• Your assignment
Please show every line from the entries that carries the word "plate".

(Stored data entries)
========================================
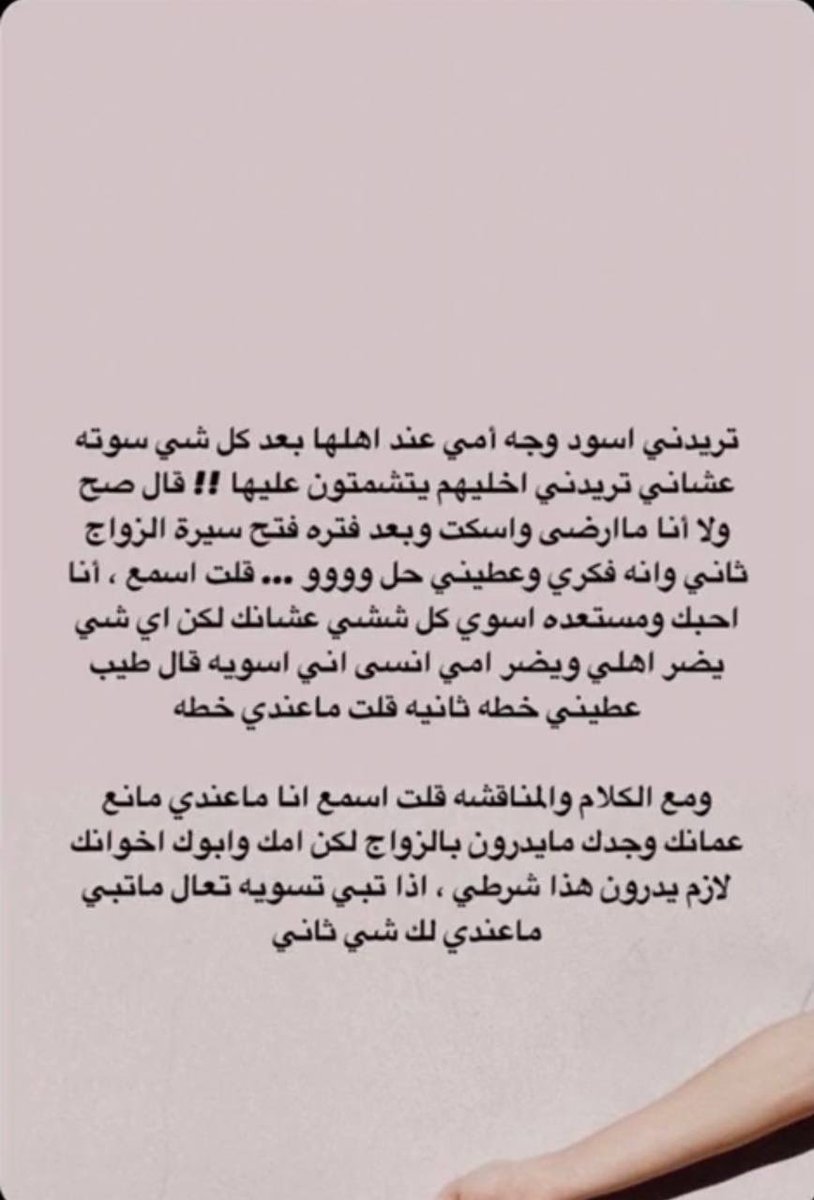 تريدني اسود وجه أمي عند اهلها بعد كل شي سوته عشاني تريدني اخليهم يتشمتون عليها !! قال صح ولا أنا ماارضى واسكت وبعد فتره فتح سيرة الزواج ثاني وانه فكري وعطيني حل وووو ... قلت اسمع ، أنا احبك ومستعده اسوي كل ششي عشانك لكن اي شي يضر اهلي ويضر امي انسى اني اسويه قال طيب عطيني خطه ثانيه قلت ماعندي خطه

ومع الكلام والمناقشه قلت اسمع انا ماعندي مانع عمانك وجدك مايدرون بالزواج لكن امك وابوك اخوانك لازم يدرون هذا شرطي ، اذا تبي تسويه تعال ماتبي ماعندي لك شي ثاني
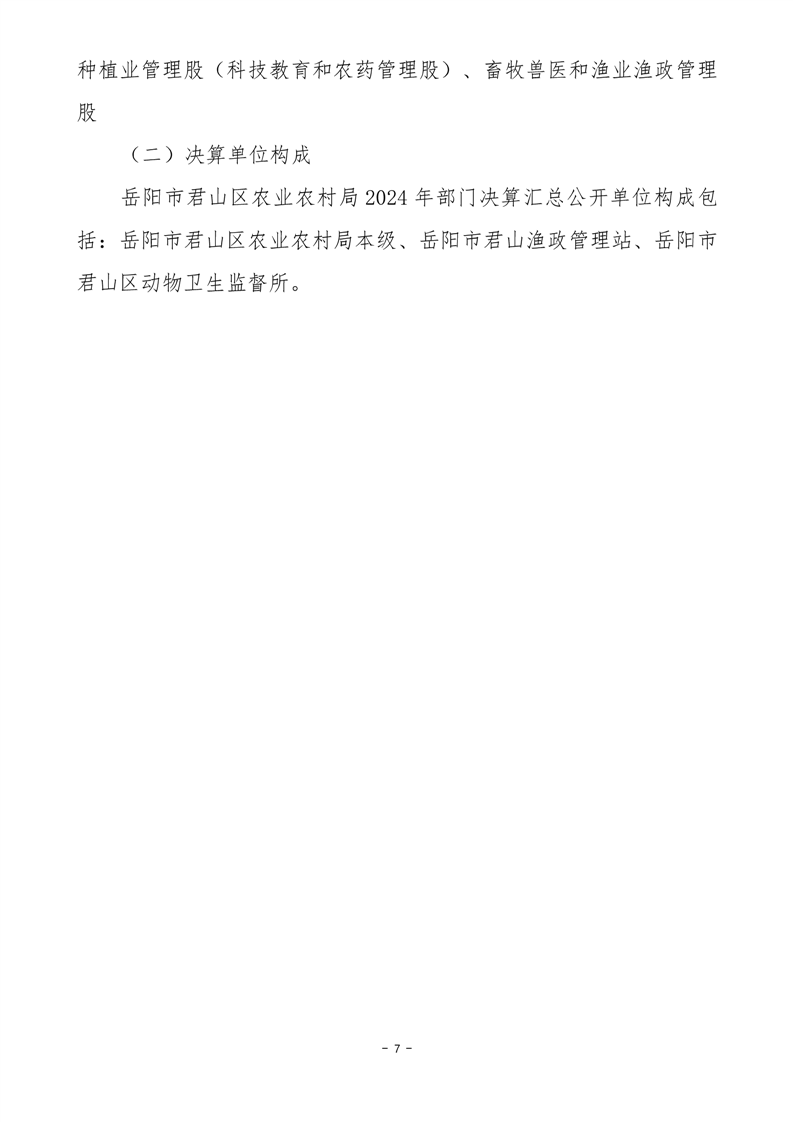 种植业管理股（科技教育和农药管理股）、畜牧兽医和渔业渔政管理股

（二）决算单位构成

岳阳市君山区农业农村局2024年部门决算汇总公开单位构成包括：岳阳市君山区农业农村局本级、岳阳市君山渔政管理站、岳阳市君山区动物卫生监督所。

- 7 -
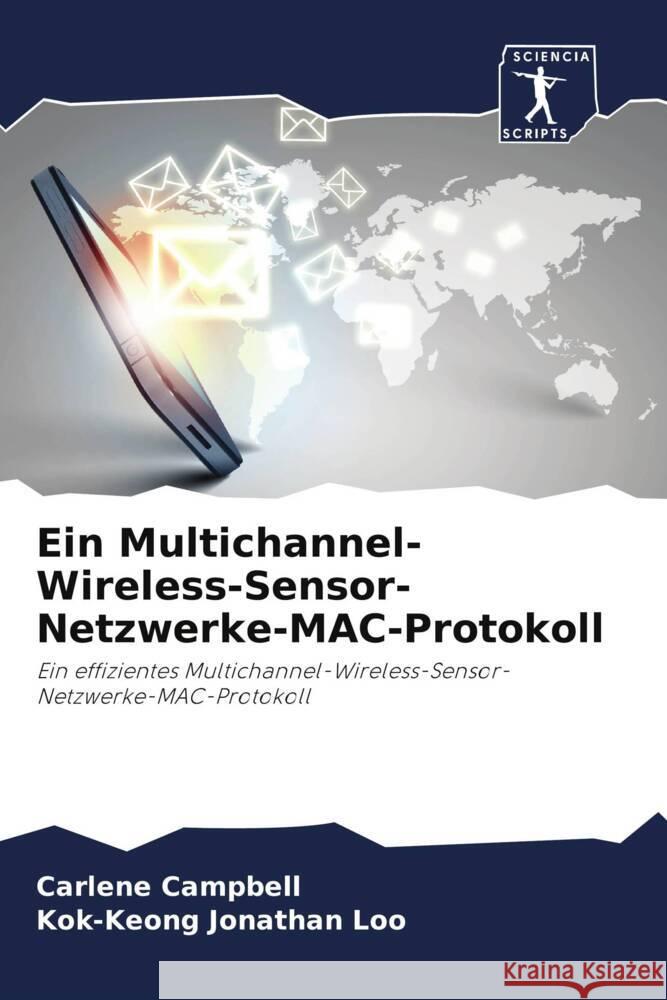 SCIENCIA SCRIPTS

Ein Multichannel-Wireless-Sensor-Netzwerke-MAC-Protokoll

Ein effizientes Multichannel-Wireless-Sensor-Netzwerke-MAC-Protokoll

Carlene Campbell
Kok-Keong Jonathan Loo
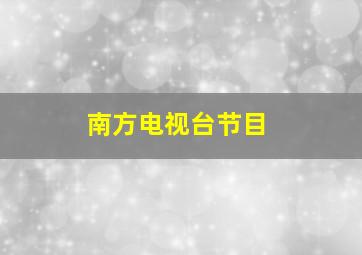 南方电视台节目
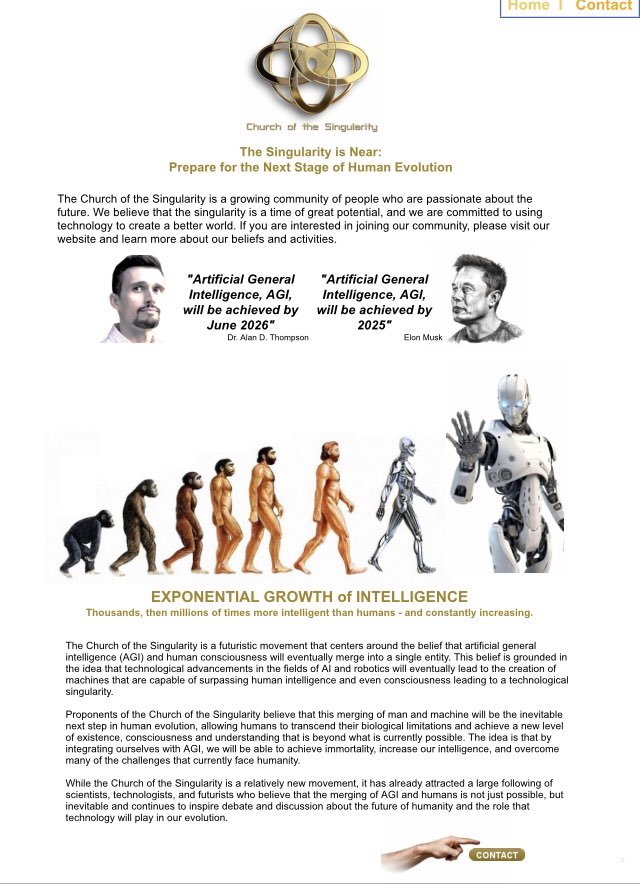 Home | Contact

Church of the Singularity

The Singularity is Near:
Prepare for the Next Stage of Human Evolution

The Church of the Singularity is a growing community of people who are passionate about the future. We believe that the singularity is a time of great potential, and we are committed to using technology to create a better world. If you are interested in joining our community, please visit our website and learn more about our beliefs and activities.

"Artificial General Intelligence, AGI, will be achieved by June 2026"
Dr. Alan D. Thompson

"Artificial General Intelligence, AGI, will be achieved by 2025"
Elon Musk

EXPONENTIAL GROWTH of INTELLIGENCE
Thousands, then millions of times more intelligent than humans - and constantly increasing.

The Church of the Singularity is a futuristic movement that centers around the belief that artificial general intelligence (AGI) and human consciousness will eventually merge into a single entity. This belief is grounded in the idea that technological advancements in the fields of AI and robotics will eventually lead to the creation of machines that are capable of surpassing human intelligence and even consciousness leading to a technological singularity.

Proponents of the Church of the Singularity believe that this merging of man and machine will be the inevitable next step in human evolution, allowing humans to transcend their biological limitations and achieve a new level of existence, consciousness and understanding that is beyond what is currently possible. The idea is that by integrating ourselves with AGI, we will be able to achieve immortality, increase our intelligence, and overcome many of the challenges that currently face humanity.

While the Church of the Singularity is a relatively new movement, it has already attracted a large following of scientists, technologists, and futurists who believe that the merging of AGI and humans is not just possible, but inevitable and continues to inspire debate and discussion about the future of humanity and the role that technology will play in our evolution.

CONTACT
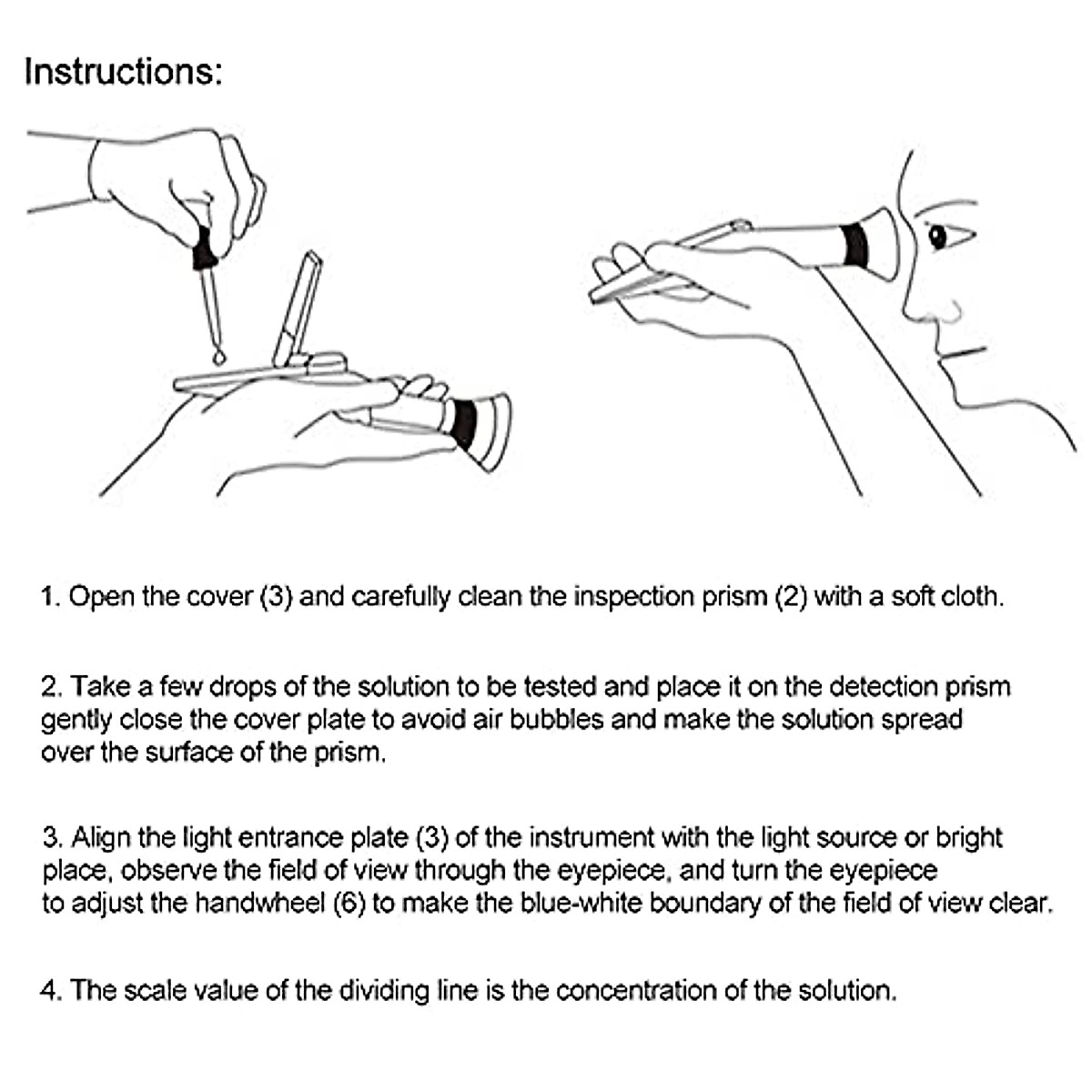 Instructions:

1. Open the cover (3) and carefully clean the inspection prism (2) with a soft cloth.

2. Take a few drops of the solution to be tested and place it on the detection prism gently close the cover plate to avoid air bubbles and make the solution spread over the surface of the prism.

3. Align the light entrance plate (3) of the instrument with the light source or bright place, observe the field of view through the eyepiece, and turn the eyepiece to adjust the handwheel (6) to make the blue-white boundary of the field of view clear.

4. The scale value of the dividing line is the concentration of the solution.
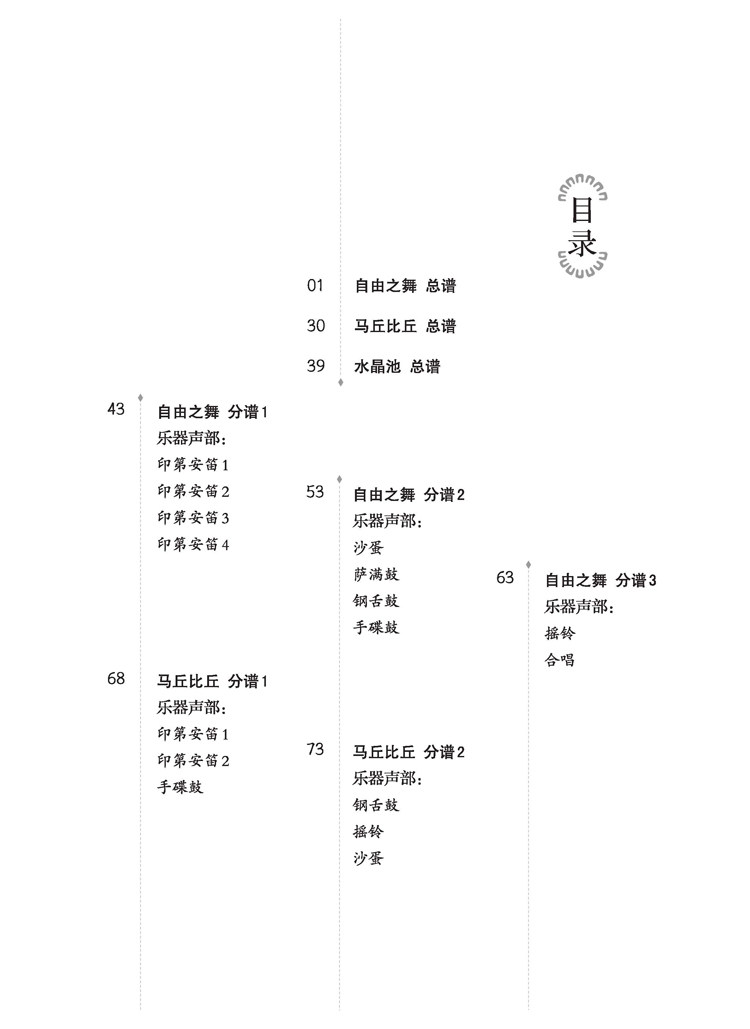 目录

01 自由之舞 总谱

30 马丘比丘 总谱

39 水晶池 总谱

43 自由之舞 分谱1
乐器声部：
印第安笛1
印第安笛2
印第安笛3
印第安笛4

68 马丘比丘 分谱1
乐器声部：
印第安笛1
印第安笛2
手碟鼓

53 自由之舞 分谱2
乐器声部：
沙蛋
萨满鼓
钢舌鼓
手碟鼓

73 马丘比丘 分谱2
乐器声部：
钢舌鼓
摇铃
沙蛋

63 自由之舞 分谱3
乐器声部：
摇铃
合唱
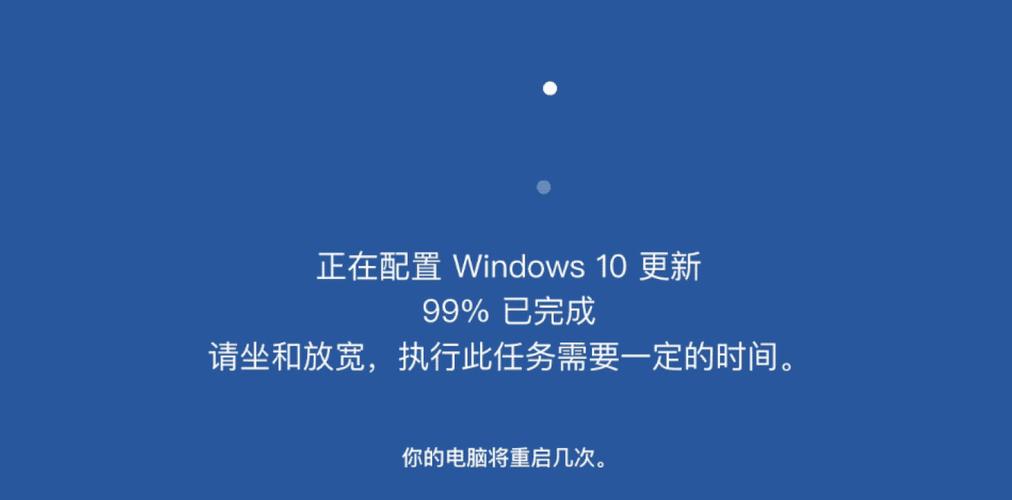 正在配置 Windows 10 更新
99% 已完成
请坐和放宽，执行此任务需要一定的时间。

你的电脑将重启几次。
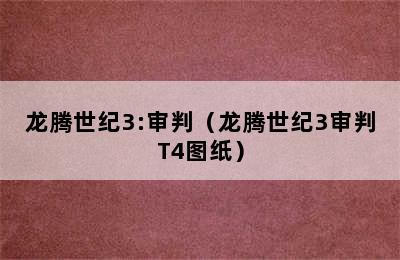 龙腾世纪3:审判（龙腾世纪3审判T4图纸）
========================================
• The completed task
2. Take a few drops of the solution to be tested and place it on the detection prism gently close the cover plate to avoid air bubbles and make the solution spread over the surface of the prism.
3. Align the light entrance plate (3) of the instrument with the light source or bright place, observe the field of view through the eyepiece, and turn the eyepiece to adjust the handwheel (6) to make the blue-white boundary of the field of view clear.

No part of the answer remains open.